Artificial Intelligence (AI) has been a number one topic for a while now. It is supposed to solve any type of problem and permanently revolutionise our daily life. In many cases this is unrealistic utopia. However, in some areas AI is not overestimated but underestimated. Especially when it comes to big data, AI can accomplish a lot more than just increasing efficiency in data processing.
Typical visions of Artificial Intelligence are mostly about humanoid robots, autonomous or even flying cars and voice-operated assistants that provide support in daily life issues. While some of this is still far-off fiction, nowadays state-of-the-art technology comes quite close to some of these futuristic ideas. Still, public discussion rarely focusses on areas in which AI could really make a difference. This applies for industrial use in particular. Eike Michel, Director Research and Development for Aucotec, clarifies: “The major strengths of Artificial Intelligence are pattern detection and autonomous optimisation, whereas real creativity and intelligence are still far away.”
Making piles of data usable
Especially in the area of data analysis, AI can accomplish a whole lot. It “understands” the data it is processing and can therefore draw connections to other data, which is not possible with standard statistical methods. Moreover, the use of AI hugely expands the amount of analysable data, as it allows the evaluation of bigger and more unstructured sets of data. Data that exists in a form that was not set up for analysis does not challenge Artificial Intelligence. Improved evaluation of data is more than just increased efficiency. “With the help of AI, we can work with data that was simply not usable in this way before,” Michel says.
Shortened sales cycle in plant manufacturing
A great challenge for companies in plant engineering is preparation of quotations, as many parameters need to be considered. No plant equals the other, therefore offers cannot be simply copied. In addition, most plant manufacturers own a huge database of completed projects. In the past, this data was rather useless for preparing quotations as it is bulky and not compiled for future analysis. Here, AI can successfully work as an interface that translates an unstructured query using human language into a data inquiry. A request like “show all plants with the features X and Y from period Z” is just one example how to use it.
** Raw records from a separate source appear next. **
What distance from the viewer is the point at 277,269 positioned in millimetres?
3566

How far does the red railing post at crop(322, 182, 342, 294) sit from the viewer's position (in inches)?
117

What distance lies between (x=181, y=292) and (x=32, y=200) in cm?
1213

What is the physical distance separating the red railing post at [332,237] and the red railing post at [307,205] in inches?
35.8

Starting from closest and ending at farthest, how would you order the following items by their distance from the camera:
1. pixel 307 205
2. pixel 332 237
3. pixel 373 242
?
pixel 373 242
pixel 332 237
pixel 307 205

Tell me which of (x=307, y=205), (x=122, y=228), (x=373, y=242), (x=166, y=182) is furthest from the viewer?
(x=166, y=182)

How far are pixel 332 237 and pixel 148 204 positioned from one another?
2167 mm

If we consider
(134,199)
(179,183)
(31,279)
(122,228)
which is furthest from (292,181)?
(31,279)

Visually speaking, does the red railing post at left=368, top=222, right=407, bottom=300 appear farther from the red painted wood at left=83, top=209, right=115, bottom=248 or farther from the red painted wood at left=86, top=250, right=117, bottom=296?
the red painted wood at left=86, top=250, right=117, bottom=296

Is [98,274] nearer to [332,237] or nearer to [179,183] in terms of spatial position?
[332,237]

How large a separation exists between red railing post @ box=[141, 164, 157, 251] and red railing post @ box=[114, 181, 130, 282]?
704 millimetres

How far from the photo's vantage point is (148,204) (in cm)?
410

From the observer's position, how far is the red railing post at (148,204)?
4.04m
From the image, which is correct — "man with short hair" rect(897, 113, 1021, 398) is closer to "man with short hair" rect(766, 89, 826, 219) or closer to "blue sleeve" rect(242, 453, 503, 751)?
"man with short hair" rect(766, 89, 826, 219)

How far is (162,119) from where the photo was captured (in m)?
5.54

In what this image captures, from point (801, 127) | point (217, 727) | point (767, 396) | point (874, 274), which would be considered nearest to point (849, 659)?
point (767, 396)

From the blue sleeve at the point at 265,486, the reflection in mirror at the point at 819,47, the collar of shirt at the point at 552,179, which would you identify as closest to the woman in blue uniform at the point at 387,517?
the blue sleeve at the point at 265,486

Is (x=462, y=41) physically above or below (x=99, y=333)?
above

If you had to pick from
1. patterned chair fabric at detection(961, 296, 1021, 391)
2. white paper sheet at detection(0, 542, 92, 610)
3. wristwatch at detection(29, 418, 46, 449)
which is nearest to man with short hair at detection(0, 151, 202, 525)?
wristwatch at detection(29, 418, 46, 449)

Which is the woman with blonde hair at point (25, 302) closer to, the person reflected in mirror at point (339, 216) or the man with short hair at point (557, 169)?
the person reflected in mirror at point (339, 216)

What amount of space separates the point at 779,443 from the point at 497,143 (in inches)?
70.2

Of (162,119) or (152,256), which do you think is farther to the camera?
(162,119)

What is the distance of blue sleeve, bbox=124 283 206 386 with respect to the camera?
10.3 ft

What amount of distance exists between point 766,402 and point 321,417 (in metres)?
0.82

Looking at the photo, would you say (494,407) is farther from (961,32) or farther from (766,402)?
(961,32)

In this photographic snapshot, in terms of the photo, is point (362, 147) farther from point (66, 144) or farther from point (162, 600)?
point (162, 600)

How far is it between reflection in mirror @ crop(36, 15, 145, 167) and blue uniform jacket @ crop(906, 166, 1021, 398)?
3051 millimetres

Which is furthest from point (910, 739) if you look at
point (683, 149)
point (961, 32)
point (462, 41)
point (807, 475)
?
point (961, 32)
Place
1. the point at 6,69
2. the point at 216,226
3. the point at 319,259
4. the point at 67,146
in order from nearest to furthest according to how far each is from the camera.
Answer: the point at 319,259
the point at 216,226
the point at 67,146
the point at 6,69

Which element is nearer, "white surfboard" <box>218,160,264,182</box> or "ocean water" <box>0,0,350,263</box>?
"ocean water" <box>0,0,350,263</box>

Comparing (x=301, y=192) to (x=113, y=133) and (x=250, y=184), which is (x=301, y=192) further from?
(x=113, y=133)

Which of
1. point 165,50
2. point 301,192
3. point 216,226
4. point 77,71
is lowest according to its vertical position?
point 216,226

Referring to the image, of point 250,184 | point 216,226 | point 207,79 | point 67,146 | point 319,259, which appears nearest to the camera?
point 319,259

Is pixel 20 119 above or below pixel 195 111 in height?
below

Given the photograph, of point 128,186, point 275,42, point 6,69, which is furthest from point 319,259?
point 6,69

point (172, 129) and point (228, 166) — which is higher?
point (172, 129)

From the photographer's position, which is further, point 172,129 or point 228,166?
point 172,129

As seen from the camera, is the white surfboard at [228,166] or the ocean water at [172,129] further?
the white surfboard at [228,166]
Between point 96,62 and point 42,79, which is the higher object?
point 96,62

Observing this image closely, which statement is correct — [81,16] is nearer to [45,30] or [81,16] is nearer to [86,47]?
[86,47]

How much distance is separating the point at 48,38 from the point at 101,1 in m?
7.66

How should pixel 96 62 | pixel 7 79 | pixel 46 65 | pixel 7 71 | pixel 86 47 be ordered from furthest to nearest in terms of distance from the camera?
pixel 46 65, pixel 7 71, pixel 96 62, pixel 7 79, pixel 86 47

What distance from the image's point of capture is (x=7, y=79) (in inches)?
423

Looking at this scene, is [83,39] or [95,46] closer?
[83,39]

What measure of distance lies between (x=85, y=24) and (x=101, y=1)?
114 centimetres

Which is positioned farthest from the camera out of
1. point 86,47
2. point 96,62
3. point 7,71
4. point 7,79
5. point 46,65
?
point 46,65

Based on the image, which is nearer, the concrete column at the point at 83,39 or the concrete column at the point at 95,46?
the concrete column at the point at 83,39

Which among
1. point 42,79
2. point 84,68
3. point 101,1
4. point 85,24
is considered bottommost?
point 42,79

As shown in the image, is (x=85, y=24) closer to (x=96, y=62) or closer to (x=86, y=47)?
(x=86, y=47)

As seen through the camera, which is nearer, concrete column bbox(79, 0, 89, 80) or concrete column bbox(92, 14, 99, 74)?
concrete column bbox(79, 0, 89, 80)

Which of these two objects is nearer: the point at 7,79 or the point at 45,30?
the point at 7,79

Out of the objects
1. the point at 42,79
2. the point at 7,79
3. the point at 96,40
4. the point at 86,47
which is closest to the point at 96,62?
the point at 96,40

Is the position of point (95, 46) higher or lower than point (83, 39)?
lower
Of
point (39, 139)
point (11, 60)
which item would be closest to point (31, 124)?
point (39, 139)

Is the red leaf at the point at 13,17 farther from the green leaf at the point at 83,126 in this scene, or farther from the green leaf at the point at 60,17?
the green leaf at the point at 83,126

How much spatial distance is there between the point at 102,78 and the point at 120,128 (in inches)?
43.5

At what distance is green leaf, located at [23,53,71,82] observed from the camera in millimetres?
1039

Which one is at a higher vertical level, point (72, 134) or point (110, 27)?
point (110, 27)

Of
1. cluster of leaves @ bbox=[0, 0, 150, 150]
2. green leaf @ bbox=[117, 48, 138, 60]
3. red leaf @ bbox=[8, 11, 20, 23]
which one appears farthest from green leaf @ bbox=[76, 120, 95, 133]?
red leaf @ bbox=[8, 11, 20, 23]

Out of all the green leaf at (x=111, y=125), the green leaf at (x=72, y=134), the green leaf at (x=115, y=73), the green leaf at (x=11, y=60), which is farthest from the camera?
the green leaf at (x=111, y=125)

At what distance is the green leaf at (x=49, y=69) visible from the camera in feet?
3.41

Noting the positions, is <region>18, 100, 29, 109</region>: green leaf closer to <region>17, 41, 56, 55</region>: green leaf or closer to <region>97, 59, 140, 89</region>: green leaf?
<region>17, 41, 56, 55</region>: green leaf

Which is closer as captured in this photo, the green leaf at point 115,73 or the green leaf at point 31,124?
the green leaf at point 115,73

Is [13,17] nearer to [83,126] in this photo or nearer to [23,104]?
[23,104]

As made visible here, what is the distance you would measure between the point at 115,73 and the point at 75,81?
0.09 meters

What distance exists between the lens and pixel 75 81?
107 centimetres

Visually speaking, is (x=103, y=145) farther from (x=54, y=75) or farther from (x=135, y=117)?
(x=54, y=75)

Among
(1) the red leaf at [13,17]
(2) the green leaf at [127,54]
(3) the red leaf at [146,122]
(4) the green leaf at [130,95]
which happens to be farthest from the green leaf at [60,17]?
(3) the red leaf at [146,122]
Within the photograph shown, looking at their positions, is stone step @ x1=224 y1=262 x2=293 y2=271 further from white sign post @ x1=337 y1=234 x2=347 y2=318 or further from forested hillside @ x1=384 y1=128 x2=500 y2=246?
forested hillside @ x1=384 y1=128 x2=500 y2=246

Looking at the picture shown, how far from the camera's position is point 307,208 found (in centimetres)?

Based on the results, it is possible to prepare quotations with similar or equal specifications faster, and thus shorten the sales cycle.
AI adds value
With analysing and controlling gigantic amounts of data, AI cannot only answer requests about existing data but also make decisions and precise predictions for the future. Industry can make great use of these features. Predictive Maintenance is only one of several applications. Next to structuring data, AI also brings additional value that could not be created with conventional methods of analysis. “Thanks to the massive improvement in dealing with data, we cannot only handle existing processes more efficiently, but there are also new possibilities opening up that conventional computing power could not cope with,” Michel explains.